In The Notebook, which opens in Toronto and Montreal on Sept. 26, Hungarian film director Janos Szasz transports a viewer into a Darwinian world where only the fittest survive.

It’s August 1944 and Hungary is at war. A soldier returns from the front and is reunited with his wife and two pre-pubescent twin sons. He stays the night and leaves the following day. Before he departs, he informs the boys that they will spend the remainder of the war with their maternal grandmother on a farm. He asks them to keep a detailed diary of their sojourn in the countryside.

 

Twin brothers in wartime Hungary learn about life the hard way
Twin brothers in wartime Hungary learn about life the hard way

The odyssey they embark upon will leave them stronger, wiser and harder. Indeed, it will turn them into men during a period of about nine months.

Their loving mother accompanies the twins on the train journey. Their grandmother, a coarse, profane, hard-bitten, outsize figure, is estranged from her daughter.

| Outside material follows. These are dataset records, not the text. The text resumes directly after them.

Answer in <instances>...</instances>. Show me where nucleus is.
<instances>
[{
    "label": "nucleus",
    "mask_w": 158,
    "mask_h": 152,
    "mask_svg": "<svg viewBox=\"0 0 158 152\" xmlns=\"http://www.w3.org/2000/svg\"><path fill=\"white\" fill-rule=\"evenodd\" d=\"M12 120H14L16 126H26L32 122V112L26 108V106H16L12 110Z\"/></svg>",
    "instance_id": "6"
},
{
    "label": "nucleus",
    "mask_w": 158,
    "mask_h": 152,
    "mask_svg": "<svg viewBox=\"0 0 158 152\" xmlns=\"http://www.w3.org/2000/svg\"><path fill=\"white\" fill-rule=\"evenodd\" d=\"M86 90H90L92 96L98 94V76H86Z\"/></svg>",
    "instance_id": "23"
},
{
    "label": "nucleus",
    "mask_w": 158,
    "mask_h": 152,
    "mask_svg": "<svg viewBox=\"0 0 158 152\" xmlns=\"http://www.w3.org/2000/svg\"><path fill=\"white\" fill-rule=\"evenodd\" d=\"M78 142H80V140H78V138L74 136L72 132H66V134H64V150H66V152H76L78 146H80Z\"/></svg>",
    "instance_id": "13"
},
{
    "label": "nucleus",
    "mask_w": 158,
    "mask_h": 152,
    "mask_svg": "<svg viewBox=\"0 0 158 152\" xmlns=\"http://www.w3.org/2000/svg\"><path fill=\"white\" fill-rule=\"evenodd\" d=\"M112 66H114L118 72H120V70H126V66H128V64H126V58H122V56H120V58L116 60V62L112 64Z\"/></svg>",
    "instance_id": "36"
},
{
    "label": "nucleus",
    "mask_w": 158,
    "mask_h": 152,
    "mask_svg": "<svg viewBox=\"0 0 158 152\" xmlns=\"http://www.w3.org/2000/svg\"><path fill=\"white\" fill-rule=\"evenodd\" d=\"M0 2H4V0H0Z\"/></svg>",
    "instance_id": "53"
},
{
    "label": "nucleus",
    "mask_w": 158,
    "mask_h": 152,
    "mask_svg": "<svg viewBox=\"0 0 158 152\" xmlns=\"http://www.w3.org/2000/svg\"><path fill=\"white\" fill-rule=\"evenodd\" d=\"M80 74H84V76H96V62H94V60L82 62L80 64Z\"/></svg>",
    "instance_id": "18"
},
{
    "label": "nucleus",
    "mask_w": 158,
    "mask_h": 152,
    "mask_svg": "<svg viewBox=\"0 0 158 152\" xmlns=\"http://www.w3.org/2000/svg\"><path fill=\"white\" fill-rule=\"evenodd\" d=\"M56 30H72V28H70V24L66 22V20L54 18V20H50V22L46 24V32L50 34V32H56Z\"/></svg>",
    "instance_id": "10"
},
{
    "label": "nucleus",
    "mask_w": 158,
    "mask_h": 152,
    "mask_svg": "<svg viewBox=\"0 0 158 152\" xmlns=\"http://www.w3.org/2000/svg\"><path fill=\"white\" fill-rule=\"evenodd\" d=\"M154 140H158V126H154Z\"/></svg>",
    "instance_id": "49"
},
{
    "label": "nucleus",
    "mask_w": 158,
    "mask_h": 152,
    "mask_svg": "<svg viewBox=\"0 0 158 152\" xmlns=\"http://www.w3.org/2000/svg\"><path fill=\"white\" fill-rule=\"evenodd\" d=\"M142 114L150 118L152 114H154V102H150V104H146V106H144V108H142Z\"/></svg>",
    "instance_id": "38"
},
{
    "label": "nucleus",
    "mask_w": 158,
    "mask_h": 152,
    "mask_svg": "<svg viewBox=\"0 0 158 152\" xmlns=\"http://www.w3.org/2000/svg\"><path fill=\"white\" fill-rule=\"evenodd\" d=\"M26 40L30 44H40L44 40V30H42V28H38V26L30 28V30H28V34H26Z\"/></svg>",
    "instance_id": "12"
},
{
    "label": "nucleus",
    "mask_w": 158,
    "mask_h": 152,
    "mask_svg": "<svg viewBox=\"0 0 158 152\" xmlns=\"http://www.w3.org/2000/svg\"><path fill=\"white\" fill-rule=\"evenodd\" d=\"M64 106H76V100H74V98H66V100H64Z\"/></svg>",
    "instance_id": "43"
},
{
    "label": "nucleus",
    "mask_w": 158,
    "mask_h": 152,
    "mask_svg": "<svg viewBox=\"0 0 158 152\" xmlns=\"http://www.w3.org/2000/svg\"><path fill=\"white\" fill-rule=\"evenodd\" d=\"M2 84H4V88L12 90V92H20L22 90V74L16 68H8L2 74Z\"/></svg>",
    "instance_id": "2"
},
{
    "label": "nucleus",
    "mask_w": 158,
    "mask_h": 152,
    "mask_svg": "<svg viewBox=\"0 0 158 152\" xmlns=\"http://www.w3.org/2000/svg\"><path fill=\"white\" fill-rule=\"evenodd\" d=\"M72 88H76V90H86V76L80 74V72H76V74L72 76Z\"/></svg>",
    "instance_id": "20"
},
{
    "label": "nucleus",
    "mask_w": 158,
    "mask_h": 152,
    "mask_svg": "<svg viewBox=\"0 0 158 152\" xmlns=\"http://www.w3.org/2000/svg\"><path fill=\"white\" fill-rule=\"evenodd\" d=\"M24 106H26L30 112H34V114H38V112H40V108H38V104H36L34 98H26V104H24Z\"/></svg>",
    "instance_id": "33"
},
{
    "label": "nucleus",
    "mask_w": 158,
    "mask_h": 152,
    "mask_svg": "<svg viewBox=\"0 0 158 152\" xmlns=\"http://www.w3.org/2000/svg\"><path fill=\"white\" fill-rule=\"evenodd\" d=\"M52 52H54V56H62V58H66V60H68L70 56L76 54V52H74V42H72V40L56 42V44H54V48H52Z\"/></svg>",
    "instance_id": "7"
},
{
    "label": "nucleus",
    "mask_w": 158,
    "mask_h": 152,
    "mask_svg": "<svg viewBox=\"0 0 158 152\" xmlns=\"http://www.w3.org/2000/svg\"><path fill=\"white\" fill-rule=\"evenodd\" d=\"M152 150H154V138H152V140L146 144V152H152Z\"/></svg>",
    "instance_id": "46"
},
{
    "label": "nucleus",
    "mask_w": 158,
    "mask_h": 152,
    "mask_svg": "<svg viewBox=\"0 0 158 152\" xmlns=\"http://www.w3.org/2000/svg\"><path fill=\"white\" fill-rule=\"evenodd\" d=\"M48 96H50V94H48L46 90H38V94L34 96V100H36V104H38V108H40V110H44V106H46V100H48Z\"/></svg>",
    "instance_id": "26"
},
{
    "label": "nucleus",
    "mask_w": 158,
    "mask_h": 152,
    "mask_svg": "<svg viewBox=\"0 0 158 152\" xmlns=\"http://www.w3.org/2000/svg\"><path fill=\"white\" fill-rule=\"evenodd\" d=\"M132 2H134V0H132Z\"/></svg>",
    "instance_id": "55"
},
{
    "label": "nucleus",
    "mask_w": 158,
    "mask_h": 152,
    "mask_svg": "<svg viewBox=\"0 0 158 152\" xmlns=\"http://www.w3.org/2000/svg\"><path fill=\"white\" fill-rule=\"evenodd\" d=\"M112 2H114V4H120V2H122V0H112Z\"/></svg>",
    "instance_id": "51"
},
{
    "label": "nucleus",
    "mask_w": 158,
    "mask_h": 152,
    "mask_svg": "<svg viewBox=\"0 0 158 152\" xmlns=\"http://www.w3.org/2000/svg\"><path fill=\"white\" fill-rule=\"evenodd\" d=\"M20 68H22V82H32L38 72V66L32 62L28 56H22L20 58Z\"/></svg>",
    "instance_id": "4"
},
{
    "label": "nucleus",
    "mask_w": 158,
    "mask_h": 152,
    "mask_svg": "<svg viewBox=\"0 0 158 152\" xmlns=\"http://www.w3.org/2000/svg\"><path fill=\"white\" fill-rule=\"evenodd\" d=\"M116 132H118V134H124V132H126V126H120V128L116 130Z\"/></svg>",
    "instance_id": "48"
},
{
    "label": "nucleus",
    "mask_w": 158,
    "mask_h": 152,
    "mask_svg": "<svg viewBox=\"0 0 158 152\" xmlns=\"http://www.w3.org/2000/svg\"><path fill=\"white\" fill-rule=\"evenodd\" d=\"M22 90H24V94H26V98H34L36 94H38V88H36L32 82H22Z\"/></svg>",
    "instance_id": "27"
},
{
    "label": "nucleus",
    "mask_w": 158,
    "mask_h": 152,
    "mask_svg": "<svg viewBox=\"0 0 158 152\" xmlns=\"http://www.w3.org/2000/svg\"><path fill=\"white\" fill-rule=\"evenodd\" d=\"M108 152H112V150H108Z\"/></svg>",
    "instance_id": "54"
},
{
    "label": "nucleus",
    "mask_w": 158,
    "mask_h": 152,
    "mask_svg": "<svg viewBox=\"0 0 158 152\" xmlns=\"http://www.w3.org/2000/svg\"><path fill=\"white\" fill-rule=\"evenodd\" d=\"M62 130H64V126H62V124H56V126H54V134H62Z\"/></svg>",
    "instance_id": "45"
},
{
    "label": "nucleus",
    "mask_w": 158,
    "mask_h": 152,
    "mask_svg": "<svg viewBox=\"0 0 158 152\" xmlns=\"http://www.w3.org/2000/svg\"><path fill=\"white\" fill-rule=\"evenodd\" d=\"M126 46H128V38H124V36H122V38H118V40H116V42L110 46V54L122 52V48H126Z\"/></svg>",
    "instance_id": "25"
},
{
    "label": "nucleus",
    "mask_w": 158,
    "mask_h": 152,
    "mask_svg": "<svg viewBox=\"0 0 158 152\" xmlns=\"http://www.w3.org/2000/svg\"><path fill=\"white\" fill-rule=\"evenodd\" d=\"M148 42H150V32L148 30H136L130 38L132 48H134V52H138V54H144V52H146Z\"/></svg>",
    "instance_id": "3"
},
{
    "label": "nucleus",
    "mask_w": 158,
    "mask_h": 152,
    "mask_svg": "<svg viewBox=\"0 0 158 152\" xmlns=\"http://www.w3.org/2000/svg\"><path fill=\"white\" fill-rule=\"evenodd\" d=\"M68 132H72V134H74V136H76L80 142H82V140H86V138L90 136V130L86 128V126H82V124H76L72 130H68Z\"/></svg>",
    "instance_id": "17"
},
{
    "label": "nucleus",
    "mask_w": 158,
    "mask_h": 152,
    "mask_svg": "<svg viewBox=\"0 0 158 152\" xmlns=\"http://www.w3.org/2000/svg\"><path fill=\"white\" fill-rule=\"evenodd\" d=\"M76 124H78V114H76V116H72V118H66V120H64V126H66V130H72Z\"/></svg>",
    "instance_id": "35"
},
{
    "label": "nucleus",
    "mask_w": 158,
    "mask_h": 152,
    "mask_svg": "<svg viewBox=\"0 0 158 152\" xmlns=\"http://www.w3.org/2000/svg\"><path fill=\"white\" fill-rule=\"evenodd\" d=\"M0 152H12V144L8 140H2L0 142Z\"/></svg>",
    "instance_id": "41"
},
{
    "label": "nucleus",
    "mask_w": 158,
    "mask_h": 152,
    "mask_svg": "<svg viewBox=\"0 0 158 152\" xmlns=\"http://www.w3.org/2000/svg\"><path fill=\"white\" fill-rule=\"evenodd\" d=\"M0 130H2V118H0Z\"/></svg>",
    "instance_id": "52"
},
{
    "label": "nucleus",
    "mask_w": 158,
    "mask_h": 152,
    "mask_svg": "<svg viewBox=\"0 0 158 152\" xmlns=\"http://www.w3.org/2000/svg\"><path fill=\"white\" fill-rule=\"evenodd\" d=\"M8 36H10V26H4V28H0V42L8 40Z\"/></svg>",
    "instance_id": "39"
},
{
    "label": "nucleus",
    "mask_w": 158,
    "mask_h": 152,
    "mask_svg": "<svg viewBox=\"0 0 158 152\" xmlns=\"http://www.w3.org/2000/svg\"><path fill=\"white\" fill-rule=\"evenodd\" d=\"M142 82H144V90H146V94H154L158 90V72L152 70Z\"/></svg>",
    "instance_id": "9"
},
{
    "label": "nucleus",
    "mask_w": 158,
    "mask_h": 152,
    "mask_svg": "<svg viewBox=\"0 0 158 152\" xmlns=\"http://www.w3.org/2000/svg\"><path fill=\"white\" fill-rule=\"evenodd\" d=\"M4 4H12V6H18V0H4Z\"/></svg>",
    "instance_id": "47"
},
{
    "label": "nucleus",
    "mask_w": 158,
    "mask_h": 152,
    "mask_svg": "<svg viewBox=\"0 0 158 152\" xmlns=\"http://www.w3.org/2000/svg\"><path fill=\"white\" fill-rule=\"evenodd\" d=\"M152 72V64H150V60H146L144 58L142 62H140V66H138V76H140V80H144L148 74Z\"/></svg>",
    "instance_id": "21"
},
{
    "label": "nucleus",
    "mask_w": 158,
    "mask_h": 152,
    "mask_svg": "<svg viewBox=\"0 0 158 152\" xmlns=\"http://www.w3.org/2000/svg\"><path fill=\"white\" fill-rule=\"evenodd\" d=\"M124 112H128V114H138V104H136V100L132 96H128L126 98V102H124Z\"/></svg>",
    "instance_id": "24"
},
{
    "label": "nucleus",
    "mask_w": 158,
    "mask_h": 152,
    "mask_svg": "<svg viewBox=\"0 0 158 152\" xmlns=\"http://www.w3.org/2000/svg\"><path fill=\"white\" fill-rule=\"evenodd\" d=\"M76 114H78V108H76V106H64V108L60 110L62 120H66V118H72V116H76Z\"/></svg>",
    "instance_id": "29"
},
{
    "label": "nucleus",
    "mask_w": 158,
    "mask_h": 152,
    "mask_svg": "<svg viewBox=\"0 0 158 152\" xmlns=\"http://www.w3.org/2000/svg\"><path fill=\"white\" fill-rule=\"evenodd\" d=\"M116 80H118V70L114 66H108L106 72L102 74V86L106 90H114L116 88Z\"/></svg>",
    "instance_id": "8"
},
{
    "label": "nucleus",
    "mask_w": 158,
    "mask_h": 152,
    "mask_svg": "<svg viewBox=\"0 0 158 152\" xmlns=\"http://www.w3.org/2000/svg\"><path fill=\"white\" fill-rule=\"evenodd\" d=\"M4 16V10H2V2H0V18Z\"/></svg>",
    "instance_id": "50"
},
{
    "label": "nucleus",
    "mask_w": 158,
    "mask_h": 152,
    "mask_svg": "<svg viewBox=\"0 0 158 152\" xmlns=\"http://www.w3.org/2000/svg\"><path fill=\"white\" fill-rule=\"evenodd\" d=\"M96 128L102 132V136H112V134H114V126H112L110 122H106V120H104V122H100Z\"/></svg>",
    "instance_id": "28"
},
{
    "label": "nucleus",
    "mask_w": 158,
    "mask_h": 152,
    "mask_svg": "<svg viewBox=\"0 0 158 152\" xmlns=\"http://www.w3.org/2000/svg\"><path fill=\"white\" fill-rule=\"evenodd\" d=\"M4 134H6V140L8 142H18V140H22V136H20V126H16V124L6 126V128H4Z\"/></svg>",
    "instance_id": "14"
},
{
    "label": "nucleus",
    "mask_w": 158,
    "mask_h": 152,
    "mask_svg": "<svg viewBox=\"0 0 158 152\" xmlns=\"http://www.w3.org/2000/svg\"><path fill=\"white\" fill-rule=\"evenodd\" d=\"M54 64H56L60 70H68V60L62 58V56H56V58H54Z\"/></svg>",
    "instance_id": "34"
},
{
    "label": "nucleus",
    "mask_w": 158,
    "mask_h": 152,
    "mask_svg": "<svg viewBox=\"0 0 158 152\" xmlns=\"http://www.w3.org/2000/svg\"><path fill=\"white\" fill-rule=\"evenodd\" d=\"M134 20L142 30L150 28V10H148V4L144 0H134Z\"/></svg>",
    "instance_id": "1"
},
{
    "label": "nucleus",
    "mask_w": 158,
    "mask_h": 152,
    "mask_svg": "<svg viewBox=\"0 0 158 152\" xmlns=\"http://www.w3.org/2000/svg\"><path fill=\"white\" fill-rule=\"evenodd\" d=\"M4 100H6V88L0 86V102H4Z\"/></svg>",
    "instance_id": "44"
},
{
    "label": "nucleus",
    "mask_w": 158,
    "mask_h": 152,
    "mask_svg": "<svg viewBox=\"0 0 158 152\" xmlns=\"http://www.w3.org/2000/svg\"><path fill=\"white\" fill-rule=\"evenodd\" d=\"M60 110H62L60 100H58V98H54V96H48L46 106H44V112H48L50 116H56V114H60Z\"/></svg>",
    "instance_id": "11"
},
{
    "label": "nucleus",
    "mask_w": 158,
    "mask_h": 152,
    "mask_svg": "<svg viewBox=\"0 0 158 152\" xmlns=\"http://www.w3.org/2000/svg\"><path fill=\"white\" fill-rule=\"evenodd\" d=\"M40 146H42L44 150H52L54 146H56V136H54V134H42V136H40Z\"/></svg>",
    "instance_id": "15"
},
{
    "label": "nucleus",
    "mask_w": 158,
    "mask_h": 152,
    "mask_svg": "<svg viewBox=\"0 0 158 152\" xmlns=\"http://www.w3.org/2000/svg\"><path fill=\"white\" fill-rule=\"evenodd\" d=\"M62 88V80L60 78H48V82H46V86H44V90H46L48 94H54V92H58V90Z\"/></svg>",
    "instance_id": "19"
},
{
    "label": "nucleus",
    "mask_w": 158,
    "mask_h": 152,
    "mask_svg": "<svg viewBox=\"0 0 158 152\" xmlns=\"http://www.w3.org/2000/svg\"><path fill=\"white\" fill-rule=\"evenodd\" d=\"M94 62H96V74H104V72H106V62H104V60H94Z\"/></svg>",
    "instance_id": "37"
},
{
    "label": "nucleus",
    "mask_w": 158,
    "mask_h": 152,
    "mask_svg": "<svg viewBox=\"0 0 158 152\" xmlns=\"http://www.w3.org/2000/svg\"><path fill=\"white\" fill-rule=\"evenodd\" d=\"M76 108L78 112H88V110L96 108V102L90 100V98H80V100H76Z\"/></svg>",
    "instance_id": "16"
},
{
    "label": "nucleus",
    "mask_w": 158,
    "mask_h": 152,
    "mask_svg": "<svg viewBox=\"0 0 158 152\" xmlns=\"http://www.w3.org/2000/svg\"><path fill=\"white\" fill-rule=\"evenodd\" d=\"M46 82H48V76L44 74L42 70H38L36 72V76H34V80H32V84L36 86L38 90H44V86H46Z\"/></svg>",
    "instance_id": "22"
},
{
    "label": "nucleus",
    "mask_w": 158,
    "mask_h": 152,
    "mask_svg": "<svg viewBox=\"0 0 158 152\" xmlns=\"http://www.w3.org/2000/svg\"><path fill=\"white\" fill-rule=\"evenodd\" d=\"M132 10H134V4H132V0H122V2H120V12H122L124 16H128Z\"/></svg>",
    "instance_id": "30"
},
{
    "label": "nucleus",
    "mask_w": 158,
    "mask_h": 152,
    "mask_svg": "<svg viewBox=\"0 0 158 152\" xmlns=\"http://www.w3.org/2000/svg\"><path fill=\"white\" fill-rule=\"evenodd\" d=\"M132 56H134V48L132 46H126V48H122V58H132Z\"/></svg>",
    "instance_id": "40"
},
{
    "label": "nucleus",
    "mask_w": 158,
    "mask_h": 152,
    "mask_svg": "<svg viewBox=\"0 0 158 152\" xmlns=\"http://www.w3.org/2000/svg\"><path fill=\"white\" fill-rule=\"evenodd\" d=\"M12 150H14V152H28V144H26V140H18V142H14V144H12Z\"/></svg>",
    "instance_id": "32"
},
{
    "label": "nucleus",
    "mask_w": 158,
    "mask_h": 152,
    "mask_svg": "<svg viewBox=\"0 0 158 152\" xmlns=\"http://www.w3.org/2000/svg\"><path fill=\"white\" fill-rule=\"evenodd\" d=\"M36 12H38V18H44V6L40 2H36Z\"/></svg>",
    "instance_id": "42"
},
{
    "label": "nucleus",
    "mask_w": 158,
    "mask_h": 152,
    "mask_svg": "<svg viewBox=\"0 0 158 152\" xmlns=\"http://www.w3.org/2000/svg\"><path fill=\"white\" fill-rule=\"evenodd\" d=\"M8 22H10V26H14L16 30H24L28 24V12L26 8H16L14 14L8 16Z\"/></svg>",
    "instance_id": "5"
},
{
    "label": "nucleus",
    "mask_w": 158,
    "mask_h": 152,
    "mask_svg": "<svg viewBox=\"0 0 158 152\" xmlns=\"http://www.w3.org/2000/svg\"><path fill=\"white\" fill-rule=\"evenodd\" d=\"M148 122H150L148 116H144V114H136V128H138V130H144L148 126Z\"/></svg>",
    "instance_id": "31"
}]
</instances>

Szasz, unconventionally, chooses not to identity any of the characters by their respective names. But over the two hour length of the film, the major ones, albeit nameless, leave quite an impression.

Seemingly inseparable, the boys are devastated when their mother bids them good-bye, leaving them in the care of their gruff grandmother. After keeping them waiting outside for hours, she finally lets them into her spare, unadorned house. The following morning, she puts them to work. “You have to earn your food,” she warns the boys, calling them “bastards” from that point onward.

For much of the rest of the time, she treats them meanly, prompting the boys to toughen themselves up so so they can withstand pain, hunger, cold and her repellent personality. After a while, she no longer intimidates the boys, but continues to torment them.

In sub-plots, they meet a retarded local young woman who accuses them of theft, a German officer with a neck brace who takes a shine to them and an attractive blonde maid who tries to seduce them.

Since the film is mostly set in 1944, the year Germany occupied Hungary and proceeded to deport its Jewish population to Auschwitz, Szasz inserts two scenes relating to Jews into the film.

In the first scene, a Jewish shoemaker gives each of the boys a free pair of boots, an act of kindness they repay when a local woman refers disparagingly to Jews. In the second scene, Jews of a nearby town are led away in a solemn procession, their departure marked by shouted insults from some residents.

A mean grandmother mistreats her two grandchildren
A mean grandmother mistreats her two grandchildren

These incidents, all unfolding in an unforgiving landscape of  war, violence and cruelty, fortify and harden the twins, who are portrayed with poise and polish by the brothers Laszlo and Andras Gyemant.

The Notebook is unrelievedly grim, like Jerzy Kosinski’s arresting and picaresque novel of Nazi-occupied wartime Poland, The Painted Bird. To his credit, Szasz doesn’t pull punches and tells the story unsparingly.